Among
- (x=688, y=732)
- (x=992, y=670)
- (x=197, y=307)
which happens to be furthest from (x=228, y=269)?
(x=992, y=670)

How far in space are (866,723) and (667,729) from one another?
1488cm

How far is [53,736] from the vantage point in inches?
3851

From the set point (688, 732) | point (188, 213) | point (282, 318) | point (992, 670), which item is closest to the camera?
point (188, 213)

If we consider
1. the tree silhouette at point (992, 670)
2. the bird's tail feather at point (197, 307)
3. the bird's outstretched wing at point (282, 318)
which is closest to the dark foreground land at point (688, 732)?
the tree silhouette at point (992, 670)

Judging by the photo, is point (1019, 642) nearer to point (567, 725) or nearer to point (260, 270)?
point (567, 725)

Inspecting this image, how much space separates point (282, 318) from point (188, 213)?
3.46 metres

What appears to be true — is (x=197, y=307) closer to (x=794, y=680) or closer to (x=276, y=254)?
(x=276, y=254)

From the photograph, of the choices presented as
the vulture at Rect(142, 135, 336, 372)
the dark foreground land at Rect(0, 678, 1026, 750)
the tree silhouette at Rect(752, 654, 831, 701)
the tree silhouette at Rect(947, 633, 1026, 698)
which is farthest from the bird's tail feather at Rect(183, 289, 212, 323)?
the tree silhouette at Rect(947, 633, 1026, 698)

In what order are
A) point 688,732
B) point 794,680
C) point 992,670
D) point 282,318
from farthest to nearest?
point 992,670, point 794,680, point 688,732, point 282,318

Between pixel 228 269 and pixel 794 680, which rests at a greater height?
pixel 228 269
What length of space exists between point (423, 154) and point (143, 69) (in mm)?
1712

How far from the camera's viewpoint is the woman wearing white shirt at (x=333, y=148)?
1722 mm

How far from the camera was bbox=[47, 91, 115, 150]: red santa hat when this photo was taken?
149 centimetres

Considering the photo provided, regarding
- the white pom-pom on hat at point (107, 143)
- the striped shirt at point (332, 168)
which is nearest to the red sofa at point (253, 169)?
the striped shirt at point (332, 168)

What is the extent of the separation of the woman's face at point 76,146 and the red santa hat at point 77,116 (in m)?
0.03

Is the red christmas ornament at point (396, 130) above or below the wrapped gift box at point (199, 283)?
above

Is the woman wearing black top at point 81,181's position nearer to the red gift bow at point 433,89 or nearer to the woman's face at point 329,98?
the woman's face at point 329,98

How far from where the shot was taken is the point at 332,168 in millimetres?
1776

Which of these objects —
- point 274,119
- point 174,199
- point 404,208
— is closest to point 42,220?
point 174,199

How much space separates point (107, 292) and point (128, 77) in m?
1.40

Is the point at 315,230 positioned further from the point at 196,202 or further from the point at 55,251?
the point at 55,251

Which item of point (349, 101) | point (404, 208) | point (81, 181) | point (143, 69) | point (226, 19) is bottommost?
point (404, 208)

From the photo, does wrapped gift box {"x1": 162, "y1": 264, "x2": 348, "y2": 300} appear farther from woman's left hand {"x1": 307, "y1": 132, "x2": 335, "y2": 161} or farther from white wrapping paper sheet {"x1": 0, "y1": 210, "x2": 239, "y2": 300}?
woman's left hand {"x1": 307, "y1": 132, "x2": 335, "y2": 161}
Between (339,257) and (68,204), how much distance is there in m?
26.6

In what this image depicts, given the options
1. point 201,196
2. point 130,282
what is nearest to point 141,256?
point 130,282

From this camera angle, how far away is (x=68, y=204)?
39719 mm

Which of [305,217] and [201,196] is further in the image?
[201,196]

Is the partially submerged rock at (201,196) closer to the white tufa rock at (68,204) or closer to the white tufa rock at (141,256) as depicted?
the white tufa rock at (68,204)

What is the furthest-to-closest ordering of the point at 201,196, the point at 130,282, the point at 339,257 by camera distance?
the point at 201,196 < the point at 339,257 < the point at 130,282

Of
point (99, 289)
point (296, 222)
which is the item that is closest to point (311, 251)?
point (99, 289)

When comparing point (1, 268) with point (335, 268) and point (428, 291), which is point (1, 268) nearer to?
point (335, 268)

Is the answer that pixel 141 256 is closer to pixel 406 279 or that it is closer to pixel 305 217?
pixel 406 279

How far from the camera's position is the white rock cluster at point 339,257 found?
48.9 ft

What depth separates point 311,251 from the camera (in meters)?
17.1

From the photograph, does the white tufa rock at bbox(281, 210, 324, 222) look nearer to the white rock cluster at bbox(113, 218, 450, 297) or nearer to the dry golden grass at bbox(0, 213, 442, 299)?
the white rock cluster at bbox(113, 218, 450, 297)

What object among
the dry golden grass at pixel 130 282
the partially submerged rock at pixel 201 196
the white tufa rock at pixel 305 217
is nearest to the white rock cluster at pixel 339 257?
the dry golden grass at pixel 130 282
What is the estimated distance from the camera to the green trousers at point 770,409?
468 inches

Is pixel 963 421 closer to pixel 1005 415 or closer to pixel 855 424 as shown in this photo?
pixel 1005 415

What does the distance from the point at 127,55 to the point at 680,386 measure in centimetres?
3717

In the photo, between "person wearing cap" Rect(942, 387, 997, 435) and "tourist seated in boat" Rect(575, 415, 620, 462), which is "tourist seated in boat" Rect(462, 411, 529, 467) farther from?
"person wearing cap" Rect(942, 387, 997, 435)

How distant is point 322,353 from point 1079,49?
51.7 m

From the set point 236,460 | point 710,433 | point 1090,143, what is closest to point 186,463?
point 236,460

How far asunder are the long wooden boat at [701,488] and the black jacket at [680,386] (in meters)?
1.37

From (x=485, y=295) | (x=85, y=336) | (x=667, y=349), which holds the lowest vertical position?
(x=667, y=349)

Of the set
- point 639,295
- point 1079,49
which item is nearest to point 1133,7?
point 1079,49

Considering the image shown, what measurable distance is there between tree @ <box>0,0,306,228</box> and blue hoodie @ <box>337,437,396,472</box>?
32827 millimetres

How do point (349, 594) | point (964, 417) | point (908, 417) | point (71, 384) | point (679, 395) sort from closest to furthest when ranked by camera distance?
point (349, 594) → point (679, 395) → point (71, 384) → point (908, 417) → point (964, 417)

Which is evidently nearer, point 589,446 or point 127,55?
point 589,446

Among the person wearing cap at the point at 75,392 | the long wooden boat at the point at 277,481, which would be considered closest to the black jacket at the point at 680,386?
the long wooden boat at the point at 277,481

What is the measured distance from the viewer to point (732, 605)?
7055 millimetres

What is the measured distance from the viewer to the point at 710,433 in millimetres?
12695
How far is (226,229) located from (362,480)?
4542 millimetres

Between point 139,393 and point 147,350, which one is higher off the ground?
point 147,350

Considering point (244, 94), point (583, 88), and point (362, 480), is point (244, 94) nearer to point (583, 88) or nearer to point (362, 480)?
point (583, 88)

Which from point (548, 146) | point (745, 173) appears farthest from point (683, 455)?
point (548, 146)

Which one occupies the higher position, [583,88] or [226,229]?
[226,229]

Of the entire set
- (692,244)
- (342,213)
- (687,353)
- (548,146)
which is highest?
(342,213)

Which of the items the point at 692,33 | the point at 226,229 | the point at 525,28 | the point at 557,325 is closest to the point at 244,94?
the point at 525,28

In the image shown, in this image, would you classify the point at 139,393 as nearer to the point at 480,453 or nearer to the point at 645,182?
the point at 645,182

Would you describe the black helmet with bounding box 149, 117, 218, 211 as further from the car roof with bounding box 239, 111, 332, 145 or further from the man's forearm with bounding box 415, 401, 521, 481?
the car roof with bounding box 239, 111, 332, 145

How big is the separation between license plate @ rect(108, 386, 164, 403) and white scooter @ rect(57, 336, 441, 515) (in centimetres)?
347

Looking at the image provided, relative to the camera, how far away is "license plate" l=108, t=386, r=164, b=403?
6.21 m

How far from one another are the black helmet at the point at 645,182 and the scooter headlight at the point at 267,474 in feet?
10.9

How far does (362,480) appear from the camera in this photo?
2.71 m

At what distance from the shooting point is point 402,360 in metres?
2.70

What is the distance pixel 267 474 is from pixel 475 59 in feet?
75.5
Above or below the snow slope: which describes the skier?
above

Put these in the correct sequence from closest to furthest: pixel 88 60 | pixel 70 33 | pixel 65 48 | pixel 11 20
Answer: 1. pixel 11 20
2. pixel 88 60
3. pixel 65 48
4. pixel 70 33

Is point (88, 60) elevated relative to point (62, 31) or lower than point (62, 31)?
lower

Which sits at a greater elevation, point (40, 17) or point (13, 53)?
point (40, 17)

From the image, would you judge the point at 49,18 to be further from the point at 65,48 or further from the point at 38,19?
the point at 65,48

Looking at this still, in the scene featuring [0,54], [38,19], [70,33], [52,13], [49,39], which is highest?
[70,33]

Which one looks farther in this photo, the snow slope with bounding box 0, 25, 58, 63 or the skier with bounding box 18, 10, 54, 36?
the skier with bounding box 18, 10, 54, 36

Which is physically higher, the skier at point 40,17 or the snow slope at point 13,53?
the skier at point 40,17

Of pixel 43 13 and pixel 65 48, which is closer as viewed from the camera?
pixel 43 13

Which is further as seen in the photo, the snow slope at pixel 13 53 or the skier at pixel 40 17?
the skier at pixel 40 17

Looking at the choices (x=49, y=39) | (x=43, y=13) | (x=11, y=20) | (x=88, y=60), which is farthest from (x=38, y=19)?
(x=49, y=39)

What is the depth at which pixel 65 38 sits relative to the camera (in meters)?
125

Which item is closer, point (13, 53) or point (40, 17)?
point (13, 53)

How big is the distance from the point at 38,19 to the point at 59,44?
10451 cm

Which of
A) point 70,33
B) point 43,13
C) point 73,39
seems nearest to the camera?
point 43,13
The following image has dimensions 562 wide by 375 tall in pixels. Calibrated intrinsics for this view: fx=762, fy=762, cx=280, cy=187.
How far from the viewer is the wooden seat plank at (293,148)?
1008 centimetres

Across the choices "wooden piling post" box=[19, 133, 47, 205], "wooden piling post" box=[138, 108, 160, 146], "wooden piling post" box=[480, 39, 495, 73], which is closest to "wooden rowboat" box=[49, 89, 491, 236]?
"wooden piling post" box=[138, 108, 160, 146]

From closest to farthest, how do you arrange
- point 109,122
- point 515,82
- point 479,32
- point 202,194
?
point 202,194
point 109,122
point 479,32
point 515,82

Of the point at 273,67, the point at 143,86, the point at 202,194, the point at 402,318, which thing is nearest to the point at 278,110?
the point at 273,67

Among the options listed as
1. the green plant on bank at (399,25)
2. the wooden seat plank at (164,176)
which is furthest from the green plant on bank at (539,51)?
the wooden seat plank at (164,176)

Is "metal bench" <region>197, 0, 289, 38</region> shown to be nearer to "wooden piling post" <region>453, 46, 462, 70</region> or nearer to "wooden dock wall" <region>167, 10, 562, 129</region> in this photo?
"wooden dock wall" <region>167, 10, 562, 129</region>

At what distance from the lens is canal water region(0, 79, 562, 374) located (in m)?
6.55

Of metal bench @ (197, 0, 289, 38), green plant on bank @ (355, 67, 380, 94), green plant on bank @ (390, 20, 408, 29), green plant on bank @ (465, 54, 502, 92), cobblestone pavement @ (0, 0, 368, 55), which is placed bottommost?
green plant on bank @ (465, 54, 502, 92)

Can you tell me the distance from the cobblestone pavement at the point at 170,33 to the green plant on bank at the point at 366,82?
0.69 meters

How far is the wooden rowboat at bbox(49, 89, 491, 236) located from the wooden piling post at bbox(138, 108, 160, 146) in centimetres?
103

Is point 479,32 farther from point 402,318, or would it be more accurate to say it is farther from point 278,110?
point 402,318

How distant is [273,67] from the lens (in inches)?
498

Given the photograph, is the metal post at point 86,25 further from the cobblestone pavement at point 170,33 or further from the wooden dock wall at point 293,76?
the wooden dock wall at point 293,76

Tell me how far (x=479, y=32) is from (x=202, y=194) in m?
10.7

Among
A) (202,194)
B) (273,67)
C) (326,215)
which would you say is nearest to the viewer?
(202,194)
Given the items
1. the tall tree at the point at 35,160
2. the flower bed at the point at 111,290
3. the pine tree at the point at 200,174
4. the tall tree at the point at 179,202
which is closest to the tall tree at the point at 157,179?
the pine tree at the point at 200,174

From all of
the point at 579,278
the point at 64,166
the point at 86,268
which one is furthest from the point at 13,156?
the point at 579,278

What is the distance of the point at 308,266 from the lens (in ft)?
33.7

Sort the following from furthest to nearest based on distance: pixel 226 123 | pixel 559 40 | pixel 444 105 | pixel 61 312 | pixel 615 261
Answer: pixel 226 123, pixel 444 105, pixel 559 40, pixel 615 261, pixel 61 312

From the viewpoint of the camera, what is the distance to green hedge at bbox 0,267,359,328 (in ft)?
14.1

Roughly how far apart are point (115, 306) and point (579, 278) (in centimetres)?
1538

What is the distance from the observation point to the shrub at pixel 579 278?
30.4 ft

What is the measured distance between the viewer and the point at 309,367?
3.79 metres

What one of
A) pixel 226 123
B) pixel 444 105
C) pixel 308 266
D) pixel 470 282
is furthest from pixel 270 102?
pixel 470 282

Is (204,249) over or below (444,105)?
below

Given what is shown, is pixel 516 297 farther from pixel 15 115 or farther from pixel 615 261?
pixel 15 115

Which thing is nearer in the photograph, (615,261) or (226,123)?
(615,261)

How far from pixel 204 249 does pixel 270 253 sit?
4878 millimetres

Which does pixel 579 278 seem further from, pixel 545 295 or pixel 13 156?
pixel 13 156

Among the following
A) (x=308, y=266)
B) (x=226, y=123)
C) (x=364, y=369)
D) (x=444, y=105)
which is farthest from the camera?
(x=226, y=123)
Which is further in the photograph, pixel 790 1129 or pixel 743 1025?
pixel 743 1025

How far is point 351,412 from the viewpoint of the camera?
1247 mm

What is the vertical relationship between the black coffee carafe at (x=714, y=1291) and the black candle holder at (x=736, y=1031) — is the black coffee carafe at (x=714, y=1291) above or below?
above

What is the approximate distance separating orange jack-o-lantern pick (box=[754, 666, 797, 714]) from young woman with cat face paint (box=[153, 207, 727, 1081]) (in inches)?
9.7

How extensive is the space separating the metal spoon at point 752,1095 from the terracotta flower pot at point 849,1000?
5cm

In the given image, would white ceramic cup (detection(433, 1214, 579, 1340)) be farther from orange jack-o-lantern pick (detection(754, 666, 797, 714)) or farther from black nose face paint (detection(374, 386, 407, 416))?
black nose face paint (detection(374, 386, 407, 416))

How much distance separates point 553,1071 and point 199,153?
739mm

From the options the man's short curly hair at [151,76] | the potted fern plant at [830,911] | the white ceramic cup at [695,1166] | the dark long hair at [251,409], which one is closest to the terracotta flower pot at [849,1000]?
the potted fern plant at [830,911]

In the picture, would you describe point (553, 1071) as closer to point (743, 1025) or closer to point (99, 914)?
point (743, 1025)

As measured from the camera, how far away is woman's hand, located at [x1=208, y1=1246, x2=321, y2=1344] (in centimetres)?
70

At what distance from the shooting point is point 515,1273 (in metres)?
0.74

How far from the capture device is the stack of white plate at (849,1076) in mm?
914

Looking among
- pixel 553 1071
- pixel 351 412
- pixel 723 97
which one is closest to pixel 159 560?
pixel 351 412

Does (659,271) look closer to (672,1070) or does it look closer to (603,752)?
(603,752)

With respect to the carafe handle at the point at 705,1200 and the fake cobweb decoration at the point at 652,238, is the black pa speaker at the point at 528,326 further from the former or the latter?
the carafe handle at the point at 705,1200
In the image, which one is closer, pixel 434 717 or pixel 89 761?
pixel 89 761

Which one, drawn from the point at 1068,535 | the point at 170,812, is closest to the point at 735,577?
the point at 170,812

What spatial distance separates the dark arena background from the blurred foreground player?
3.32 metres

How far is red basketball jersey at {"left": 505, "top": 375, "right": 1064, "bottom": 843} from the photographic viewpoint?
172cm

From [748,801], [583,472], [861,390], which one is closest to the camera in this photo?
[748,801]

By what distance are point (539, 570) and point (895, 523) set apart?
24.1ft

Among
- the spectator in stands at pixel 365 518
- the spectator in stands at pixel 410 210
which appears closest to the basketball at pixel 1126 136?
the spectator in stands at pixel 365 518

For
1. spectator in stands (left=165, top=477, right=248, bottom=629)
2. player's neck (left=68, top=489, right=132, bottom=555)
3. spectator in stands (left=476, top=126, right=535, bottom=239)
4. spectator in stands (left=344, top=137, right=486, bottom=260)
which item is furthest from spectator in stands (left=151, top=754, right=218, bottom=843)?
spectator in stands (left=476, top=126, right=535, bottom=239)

================

Short exercise -> Give the records from the line containing "Which one, drawn" through the end of the records as a two-column CSV with the headers text and answer, one row per entry. Put each field in quotes and replace line breaks with spaces.

Reply to the task ->
text,answer
"Which one, drawn from the point at 1068,535 | the point at 170,812, is closest to the point at 735,577?","the point at 170,812"
"What spatial distance separates the dark arena background from the blurred foreground player?","3.32 metres"
"How far is red basketball jersey at {""left"": 505, ""top"": 375, ""right"": 1064, ""bottom"": 843} from the photographic viewpoint?","172cm"
"From [748,801], [583,472], [861,390], which one is closest to the camera in this photo?","[748,801]"
"By what distance are point (539, 570) and point (895, 523) set apart?","24.1ft"
"Among - the spectator in stands at pixel 365 518 - the spectator in stands at pixel 410 210 which appears closest to the basketball at pixel 1126 136?","the spectator in stands at pixel 365 518"
"For 1. spectator in stands (left=165, top=477, right=248, bottom=629) 2. player's neck (left=68, top=489, right=132, bottom=555) 3. spectator in stands (left=476, top=126, right=535, bottom=239) 4. spectator in stands (left=344, top=137, right=486, bottom=260) which item is furthest from spectator in stands (left=151, top=754, right=218, bottom=843)?","spectator in stands (left=476, top=126, right=535, bottom=239)"